▶ **Problem description**: Rewrite the records below with each "office building" switched to "apartment building" and everything else kept the same. Leave the pictures out.

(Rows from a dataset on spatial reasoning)
__________________________________________________
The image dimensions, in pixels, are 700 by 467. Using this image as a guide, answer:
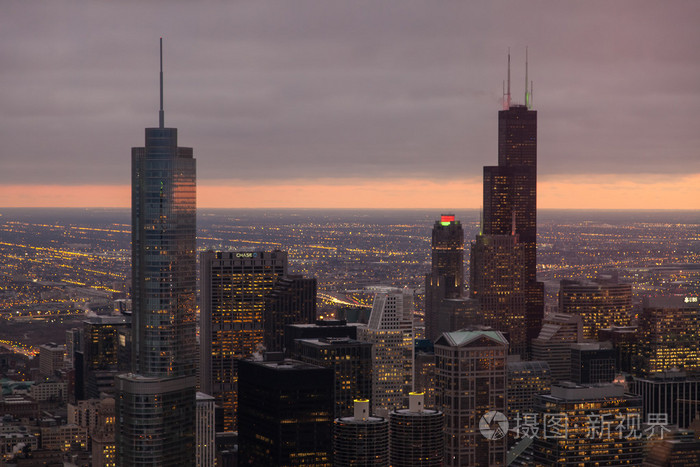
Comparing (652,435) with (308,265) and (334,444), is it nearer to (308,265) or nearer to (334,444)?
(334,444)

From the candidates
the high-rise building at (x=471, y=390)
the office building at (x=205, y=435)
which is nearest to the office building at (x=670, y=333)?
the high-rise building at (x=471, y=390)

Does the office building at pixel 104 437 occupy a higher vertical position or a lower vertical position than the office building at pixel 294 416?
lower

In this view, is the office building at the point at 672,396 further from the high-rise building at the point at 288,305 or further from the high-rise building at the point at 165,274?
the high-rise building at the point at 165,274

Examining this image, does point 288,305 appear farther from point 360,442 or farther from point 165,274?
point 165,274

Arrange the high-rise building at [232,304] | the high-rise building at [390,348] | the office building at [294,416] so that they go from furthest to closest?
__________________________________________________
▶ **Result**:
The image dimensions, in pixels, are 700 by 467. Using this image as a guide, answer:
Comparing (652,435) with (308,265) and (334,444), is it nearer to (308,265) or nearer to (334,444)?
(334,444)

From the candidates
the high-rise building at (x=471, y=390)
the apartment building at (x=205, y=435)
which is nearest to the apartment building at (x=670, y=333)?
the high-rise building at (x=471, y=390)

Does the apartment building at pixel 104 437 occupy a higher vertical position or a lower vertical position than the apartment building at pixel 294 416?
lower

In this view, is the apartment building at the point at 672,396 further from the high-rise building at the point at 288,305 or further from the high-rise building at the point at 165,274?
the high-rise building at the point at 165,274

Examining this image, does point 288,305 appear farther from point 360,442 or farther from point 165,274?
point 165,274

Arrange the high-rise building at [232,304] | the high-rise building at [390,348] | the apartment building at [294,416] so that they go from furthest to closest?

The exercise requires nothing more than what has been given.